The Paxton Boys massacre of the Conestogas and subsequent march on Philadelphia was the first in a series of frontier rebellions that aimed to challenge these imperial regulations in the decades before the American Revolution. A few months after Masons venture to Lancaster, another group of colonists calling themselves the Black Boys launched a raid on a British fort near Fort Pitt, one of the most audacious attacks on imperial authority in colonial America. Three years later, another mobilization occurred to defend Frederick Stump, a man arrested for murdering a group of Indians in an attack eerily reminiscent of the Paxton Boys.
These colonial protests against their government in the 1760s were just as important to the coming of the American Revolution as such better-known urban revolts as the Stamp Act protests and Boston Tea Party. But the cause of the western discontent was far different from that of easterners. More than a decade of living on the frontlines of war transformed the worldview of colonists on the edges of Great Britains North American Empire. During the Seven Years War, the countryside they inhabited, once renowned for its peace and prosperity, turned into what was increasingly called a frontier country, an important description they had not used previously. During and after the war, people in western regions that had been called the back parts or back counties before the fighting began to refer to themselves as a frontier people who lived in frontier counties. Many wrote about the traumatic process of becoming a frontier, an event marked by profound fear, utter desperation, and an abiding hatred for those that caused these feelings. These self-described frontier people were civilians who had turned into unwilling combatants, and they looked to their government for the military protection they believed they deserved. When the government failed them, they looked to themselves and their neighbors for security. The perception of being a people ignored by their governments lingered after peace in 1763 and animated their actions in the years before independence.
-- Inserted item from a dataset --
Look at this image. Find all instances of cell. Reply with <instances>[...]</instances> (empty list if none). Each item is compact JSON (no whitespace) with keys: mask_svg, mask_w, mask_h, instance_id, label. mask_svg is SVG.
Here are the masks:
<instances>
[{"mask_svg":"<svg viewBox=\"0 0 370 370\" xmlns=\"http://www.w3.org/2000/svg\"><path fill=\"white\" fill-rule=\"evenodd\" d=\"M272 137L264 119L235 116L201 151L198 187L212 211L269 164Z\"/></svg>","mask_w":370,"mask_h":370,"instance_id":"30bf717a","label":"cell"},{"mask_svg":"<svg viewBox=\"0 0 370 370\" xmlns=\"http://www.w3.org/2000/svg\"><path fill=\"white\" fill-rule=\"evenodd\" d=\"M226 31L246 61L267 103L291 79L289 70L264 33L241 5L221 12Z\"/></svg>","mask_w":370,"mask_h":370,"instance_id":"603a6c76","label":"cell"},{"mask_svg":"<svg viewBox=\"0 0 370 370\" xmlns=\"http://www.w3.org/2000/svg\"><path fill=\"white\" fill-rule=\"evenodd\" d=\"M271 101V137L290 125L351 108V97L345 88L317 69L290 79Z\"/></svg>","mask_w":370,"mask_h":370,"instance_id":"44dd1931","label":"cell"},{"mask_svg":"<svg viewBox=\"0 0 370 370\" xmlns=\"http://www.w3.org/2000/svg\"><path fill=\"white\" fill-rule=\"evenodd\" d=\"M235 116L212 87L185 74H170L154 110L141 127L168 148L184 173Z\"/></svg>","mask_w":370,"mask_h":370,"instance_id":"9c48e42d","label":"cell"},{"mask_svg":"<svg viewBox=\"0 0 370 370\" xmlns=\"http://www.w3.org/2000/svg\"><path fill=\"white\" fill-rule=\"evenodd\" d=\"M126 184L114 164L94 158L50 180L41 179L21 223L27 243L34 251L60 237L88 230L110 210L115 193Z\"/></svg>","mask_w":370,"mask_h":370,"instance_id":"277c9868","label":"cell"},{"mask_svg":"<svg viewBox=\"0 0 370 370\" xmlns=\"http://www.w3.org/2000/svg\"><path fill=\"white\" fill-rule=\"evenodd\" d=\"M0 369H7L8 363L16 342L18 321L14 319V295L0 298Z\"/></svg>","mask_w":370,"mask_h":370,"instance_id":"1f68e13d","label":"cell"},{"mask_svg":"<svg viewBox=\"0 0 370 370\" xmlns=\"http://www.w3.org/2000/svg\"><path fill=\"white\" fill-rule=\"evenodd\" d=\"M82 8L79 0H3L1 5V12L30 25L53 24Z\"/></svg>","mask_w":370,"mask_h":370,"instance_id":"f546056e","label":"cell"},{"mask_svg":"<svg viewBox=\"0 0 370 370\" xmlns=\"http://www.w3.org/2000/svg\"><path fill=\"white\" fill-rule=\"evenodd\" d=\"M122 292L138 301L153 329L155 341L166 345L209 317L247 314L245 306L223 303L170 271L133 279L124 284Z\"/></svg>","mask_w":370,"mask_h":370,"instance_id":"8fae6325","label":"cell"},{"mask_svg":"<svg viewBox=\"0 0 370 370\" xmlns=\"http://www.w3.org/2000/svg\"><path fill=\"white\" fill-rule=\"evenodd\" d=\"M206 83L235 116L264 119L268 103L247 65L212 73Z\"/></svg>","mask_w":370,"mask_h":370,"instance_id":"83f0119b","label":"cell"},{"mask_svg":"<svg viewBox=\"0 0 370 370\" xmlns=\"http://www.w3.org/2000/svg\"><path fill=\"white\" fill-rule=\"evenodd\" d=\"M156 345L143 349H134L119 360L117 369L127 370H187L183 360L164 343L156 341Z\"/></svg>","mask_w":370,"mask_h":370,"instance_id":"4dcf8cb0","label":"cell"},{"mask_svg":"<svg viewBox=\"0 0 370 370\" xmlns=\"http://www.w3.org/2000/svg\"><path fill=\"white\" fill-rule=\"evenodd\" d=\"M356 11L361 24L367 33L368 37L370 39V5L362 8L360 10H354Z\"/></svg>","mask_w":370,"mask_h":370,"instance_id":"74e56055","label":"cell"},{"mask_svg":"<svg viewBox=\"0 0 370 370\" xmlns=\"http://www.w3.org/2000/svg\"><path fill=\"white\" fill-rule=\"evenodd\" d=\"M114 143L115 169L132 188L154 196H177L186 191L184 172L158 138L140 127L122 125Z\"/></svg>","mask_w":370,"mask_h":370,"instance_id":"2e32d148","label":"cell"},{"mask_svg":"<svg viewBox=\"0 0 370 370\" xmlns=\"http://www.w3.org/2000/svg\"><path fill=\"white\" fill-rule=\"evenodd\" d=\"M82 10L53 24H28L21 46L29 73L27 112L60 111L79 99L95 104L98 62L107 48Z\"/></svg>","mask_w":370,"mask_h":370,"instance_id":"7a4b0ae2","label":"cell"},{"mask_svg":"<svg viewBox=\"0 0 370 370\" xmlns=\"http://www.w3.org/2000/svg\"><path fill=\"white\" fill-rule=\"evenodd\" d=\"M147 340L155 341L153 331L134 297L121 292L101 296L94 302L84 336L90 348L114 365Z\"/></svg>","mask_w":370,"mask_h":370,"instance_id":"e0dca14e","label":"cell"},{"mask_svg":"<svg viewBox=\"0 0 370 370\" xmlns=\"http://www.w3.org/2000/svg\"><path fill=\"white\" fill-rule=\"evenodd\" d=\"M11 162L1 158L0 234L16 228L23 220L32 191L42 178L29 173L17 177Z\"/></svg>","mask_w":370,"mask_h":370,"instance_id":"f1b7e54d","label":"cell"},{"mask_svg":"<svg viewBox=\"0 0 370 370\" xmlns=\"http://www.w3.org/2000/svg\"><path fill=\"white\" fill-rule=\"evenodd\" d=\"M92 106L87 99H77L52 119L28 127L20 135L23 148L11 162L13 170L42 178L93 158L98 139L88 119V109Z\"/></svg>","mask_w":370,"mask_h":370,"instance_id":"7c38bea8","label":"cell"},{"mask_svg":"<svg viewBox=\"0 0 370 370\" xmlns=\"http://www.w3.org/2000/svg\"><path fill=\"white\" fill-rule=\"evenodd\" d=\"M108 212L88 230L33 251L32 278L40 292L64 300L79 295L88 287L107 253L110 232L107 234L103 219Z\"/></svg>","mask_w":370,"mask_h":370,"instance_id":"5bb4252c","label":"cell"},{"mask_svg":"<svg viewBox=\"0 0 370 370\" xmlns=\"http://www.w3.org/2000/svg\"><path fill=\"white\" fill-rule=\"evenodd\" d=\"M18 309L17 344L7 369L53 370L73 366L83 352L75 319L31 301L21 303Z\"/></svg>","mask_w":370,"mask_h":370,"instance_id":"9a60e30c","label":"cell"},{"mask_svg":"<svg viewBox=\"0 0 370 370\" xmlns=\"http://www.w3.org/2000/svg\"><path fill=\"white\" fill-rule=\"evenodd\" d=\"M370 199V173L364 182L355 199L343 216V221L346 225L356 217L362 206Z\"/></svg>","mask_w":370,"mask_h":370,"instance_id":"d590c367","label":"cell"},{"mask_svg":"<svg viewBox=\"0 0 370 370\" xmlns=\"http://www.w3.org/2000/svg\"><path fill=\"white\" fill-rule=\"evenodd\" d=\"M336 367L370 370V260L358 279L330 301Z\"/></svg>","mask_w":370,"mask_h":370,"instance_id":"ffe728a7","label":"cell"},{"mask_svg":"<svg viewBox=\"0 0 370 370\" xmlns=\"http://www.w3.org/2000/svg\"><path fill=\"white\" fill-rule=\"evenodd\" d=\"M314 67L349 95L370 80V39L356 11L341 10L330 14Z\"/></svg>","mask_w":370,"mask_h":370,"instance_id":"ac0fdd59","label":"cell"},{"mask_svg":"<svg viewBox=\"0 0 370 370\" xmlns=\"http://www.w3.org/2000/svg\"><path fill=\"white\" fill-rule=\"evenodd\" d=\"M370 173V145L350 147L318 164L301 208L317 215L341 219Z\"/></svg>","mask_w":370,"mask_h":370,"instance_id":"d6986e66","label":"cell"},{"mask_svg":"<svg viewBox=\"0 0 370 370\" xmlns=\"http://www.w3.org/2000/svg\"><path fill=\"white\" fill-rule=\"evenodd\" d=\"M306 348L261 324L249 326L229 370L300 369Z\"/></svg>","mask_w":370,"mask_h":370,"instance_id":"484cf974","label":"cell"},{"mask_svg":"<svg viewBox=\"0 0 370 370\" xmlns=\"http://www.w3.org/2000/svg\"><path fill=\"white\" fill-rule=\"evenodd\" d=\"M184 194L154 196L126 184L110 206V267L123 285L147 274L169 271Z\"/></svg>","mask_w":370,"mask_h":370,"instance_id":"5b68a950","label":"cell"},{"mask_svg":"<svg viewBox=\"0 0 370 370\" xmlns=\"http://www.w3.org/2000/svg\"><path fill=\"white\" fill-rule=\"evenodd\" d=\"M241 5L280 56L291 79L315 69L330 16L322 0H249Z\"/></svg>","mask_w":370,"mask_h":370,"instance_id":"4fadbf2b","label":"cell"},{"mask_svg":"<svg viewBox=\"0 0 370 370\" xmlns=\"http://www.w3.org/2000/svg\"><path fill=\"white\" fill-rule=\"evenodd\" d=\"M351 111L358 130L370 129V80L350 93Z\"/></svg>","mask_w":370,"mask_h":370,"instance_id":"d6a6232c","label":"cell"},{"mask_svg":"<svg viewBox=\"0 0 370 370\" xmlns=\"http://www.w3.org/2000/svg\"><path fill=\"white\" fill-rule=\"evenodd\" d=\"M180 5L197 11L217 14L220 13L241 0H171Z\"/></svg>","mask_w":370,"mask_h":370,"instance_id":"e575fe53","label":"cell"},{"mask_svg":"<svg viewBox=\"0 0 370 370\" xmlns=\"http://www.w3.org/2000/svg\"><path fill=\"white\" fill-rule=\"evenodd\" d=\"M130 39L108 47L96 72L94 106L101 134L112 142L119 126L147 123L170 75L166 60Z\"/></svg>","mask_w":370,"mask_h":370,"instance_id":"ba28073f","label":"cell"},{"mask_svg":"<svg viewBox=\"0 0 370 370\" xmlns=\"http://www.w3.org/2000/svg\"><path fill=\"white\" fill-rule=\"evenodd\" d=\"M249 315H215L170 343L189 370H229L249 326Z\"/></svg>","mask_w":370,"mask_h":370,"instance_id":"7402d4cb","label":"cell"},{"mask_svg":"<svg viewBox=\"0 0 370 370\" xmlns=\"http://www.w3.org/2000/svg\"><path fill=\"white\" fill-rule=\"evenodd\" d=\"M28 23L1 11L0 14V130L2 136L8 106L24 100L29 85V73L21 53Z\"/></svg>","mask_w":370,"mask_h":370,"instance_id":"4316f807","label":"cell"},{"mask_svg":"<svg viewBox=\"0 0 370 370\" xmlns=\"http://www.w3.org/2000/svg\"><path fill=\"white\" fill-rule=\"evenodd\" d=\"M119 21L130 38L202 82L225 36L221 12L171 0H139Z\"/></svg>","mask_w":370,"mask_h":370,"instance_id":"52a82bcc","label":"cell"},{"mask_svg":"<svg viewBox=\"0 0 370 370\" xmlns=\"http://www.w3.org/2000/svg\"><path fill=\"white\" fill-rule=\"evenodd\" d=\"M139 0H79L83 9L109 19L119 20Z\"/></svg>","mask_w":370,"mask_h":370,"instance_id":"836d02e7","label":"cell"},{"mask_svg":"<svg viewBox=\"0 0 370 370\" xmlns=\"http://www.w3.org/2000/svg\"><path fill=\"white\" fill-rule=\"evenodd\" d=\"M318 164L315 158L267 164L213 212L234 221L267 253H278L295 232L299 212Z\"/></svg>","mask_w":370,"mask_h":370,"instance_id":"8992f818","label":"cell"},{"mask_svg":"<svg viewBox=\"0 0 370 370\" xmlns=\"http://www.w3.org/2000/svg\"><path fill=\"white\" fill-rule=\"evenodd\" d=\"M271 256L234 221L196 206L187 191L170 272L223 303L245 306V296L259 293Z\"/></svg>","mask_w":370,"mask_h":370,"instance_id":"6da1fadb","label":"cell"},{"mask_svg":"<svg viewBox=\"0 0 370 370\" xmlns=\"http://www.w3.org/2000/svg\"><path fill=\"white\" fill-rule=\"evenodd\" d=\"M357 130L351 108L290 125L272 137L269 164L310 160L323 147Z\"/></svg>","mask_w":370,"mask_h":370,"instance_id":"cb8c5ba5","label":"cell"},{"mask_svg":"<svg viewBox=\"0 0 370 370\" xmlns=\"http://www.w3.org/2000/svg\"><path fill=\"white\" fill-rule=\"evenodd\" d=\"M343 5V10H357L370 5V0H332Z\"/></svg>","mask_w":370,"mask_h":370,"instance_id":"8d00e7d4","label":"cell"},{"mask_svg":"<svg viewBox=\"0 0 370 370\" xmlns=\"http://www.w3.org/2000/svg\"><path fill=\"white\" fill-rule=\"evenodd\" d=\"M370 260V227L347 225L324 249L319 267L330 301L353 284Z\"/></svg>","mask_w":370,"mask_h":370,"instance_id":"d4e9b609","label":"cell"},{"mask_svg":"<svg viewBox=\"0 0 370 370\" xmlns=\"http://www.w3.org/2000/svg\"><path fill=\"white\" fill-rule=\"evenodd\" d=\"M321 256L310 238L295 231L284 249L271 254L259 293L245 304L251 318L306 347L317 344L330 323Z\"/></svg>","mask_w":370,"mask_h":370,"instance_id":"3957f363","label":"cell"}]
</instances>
When Mason fell into the company of Samuel Smith after investigating the Paxton Boys, he stumbled upon the second problem of imperial governance: establishing political borders in the empire. Masons lack of awareness of the border war that led to his current appointment suggests that few people outside of these contested areas were familiar with this type of intercolonial strife. For those living in the British Empires North American holdings, however, border conflicts between colonies were a common occurrence. From New Hampshire to the Carolinas, boundary controversies were a regular part of governing. Indeed, Smith and other combatants regaled visitors with stories of colonial conflicts decades after they occurred because they still mattered to colonists at the time, many of whom lived in similarly unstable areas.